ACTION ITEM
Leave the pictures out, and repeat exactly each line from the one that holds "this 480×360 image." through the final line of the entries below.

SUPPLIED DATA Block Start

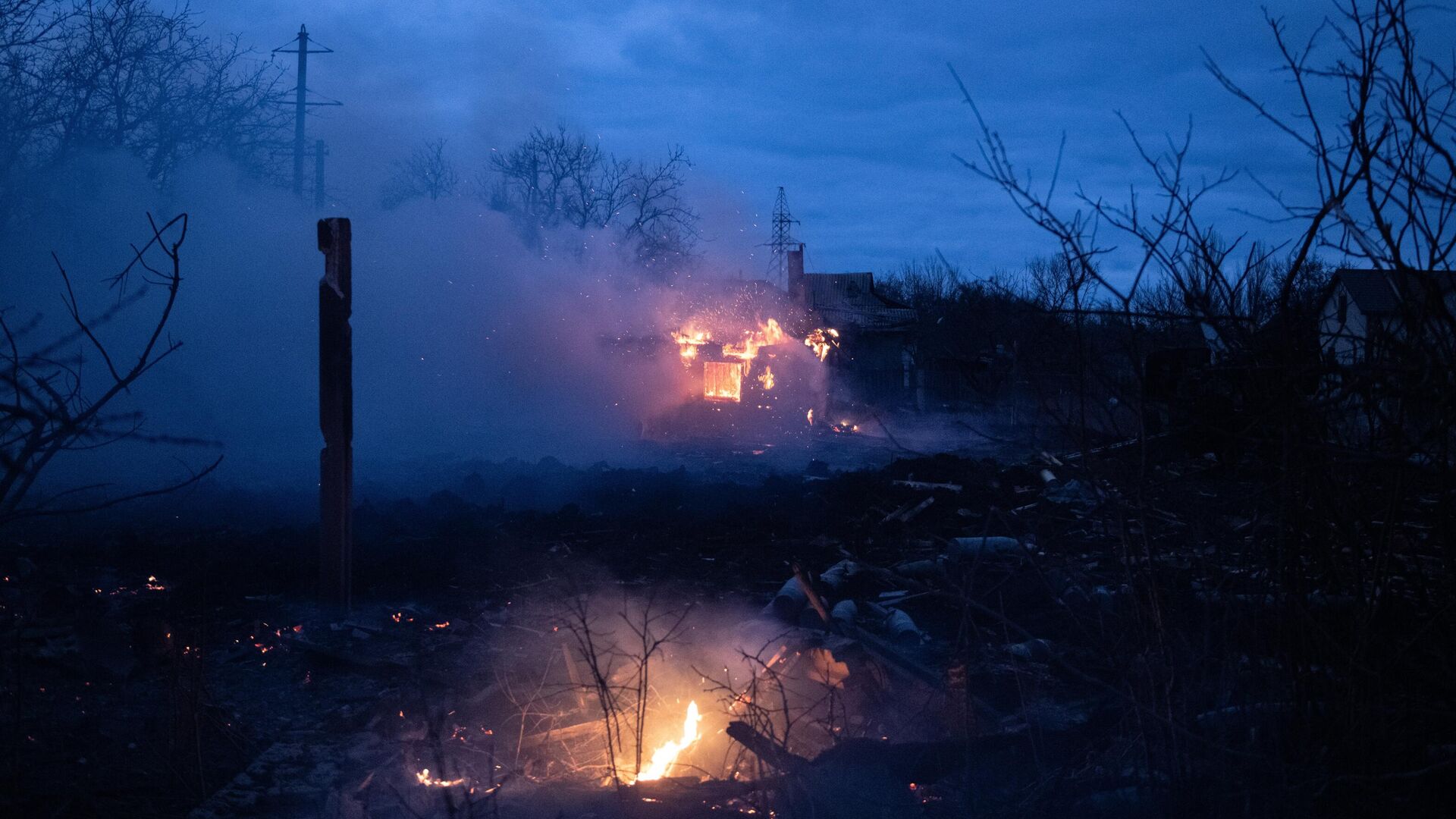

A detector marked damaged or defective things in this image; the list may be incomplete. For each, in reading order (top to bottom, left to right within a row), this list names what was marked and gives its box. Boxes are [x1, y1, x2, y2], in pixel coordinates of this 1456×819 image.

charred wooden post [317, 217, 350, 606]
damaged roof [803, 271, 914, 328]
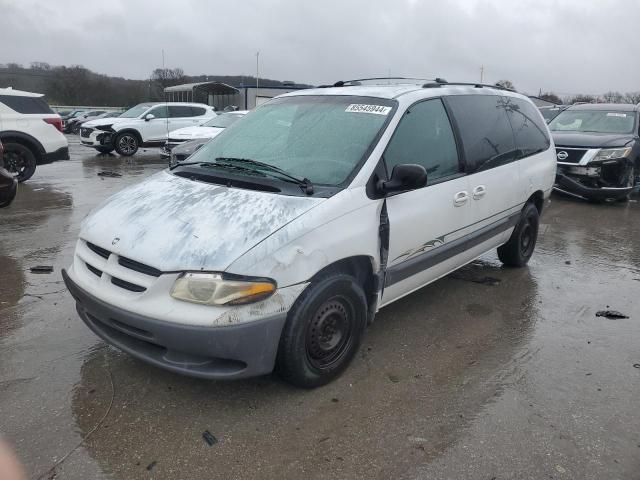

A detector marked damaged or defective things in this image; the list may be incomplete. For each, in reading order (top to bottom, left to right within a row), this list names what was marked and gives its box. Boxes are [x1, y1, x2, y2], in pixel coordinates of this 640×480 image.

damaged hood [552, 131, 636, 148]
damaged hood [80, 171, 324, 272]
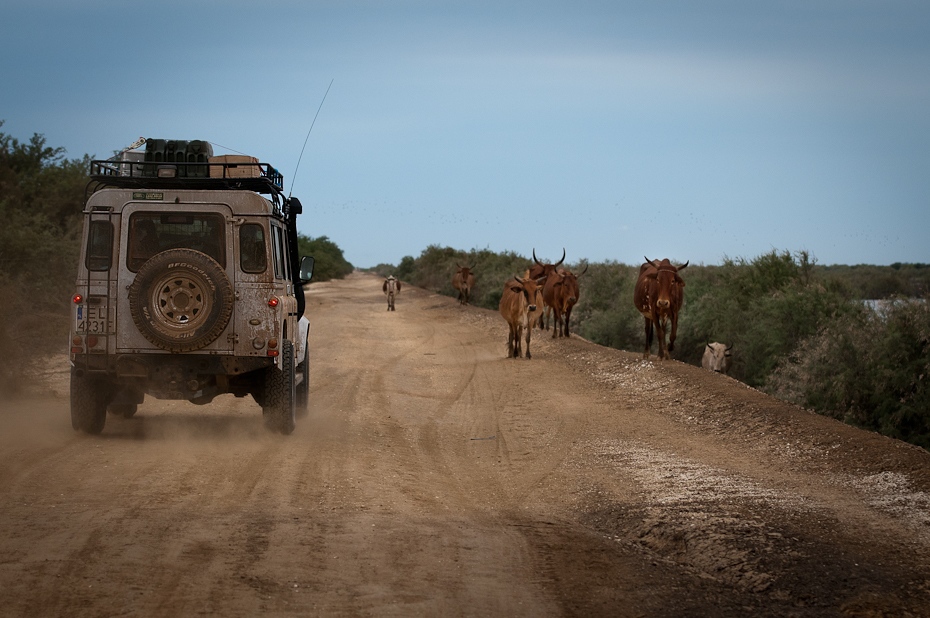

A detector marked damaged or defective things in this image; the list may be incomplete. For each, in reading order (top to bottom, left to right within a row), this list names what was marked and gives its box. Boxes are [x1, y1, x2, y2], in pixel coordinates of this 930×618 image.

rusty dirt surface [1, 274, 928, 616]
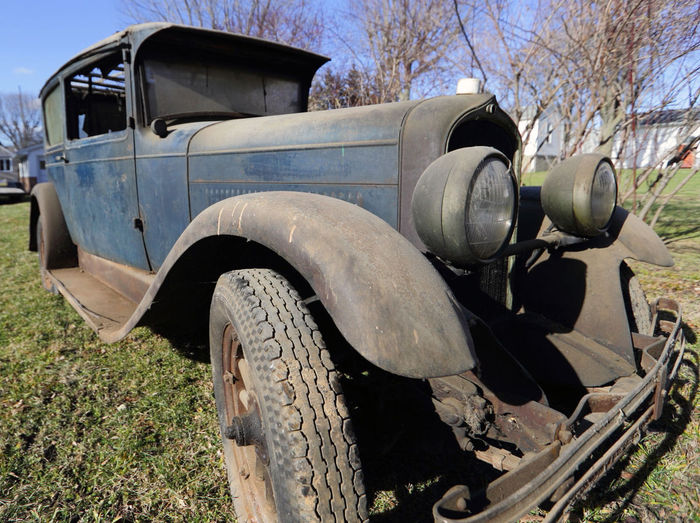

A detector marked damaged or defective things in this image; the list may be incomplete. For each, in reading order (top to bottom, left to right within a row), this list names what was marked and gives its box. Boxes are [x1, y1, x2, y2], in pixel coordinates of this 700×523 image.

cracked tire [209, 270, 366, 523]
rusted fender [112, 190, 478, 378]
rusty chassis [432, 296, 684, 520]
corroded bumper [432, 298, 684, 523]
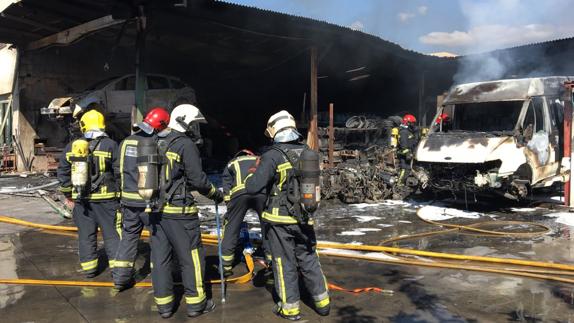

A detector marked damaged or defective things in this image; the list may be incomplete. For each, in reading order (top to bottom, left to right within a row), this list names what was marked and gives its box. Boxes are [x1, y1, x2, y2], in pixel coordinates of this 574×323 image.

charred vehicle [416, 76, 572, 200]
burned van [416, 78, 572, 200]
wrecked car [416, 77, 572, 201]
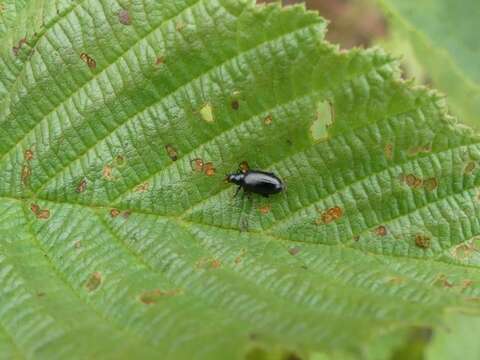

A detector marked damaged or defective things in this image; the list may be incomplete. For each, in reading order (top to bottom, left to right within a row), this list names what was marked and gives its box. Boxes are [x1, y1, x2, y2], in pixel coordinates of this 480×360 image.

brown rust spot [79, 52, 96, 69]
brown rust spot [316, 207, 344, 224]
brown rust spot [84, 272, 102, 292]
brown rust spot [142, 286, 183, 304]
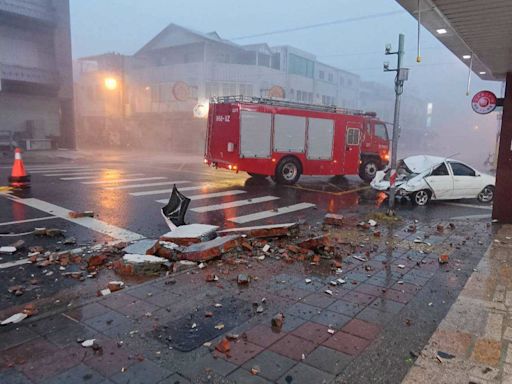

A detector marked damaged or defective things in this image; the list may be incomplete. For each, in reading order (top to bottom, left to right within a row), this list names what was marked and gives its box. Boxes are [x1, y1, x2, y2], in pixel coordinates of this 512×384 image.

damaged white car [372, 154, 496, 206]
broken concrete slab [161, 224, 219, 244]
broken concrete slab [177, 236, 241, 262]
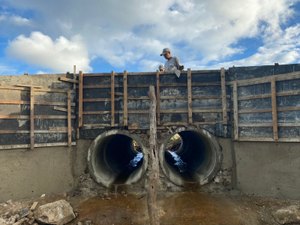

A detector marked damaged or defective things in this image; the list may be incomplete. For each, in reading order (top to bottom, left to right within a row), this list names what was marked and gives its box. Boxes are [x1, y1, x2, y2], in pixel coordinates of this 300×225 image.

broken concrete chunk [34, 200, 75, 224]
broken concrete chunk [274, 205, 300, 224]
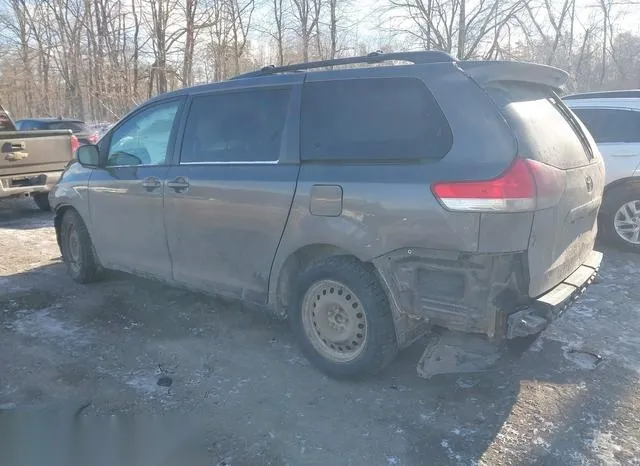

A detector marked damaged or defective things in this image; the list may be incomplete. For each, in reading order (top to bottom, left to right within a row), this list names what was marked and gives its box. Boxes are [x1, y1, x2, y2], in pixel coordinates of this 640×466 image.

damaged rear bumper [508, 251, 604, 338]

SUPPLIED DATA Block End

YOUR RESPONSE
A detector marked damaged or defective things in this image; the list may be incomplete. For each, in reading order (top to bottom, left to right within a row), this list names what was marked and gives its box. Boxes are [x1, y1, x2, y2], in pixel coordinates of this 480×360 image.

brown rust spot [79, 52, 96, 69]
brown rust spot [316, 207, 344, 224]
brown rust spot [84, 272, 102, 292]
brown rust spot [142, 286, 183, 304]

A detector marked damaged or defective things in this image; the list may be incomplete. For each, in reading order (top to bottom, left to right within a row), this list names what was marked and gives its box. Boxes are [x1, y1, x2, y2], in pixel coordinates of this 512×384 image.

damaged white car [372, 154, 496, 206]
broken concrete slab [161, 224, 219, 244]
broken concrete slab [177, 236, 241, 262]

A detector marked damaged or defective things in this image; the list may be incomplete. For each, in reading order (top to bottom, left to right within a row), this list names what was marked and gives its box. Boxes are [x1, y1, x2, y2], in pixel coordinates of this 300×225 image.

broken concrete chunk [34, 200, 75, 224]
broken concrete chunk [274, 205, 300, 224]

A detector marked damaged or defective things in this image; the list may be incomplete. For each, in reading order (top to bottom, left to right within a row), this list names what was marked and gives its box. Boxes are [x1, y1, x2, y2], in pixel coordinates of this 640×466 image.

damaged rear bumper [508, 251, 604, 338]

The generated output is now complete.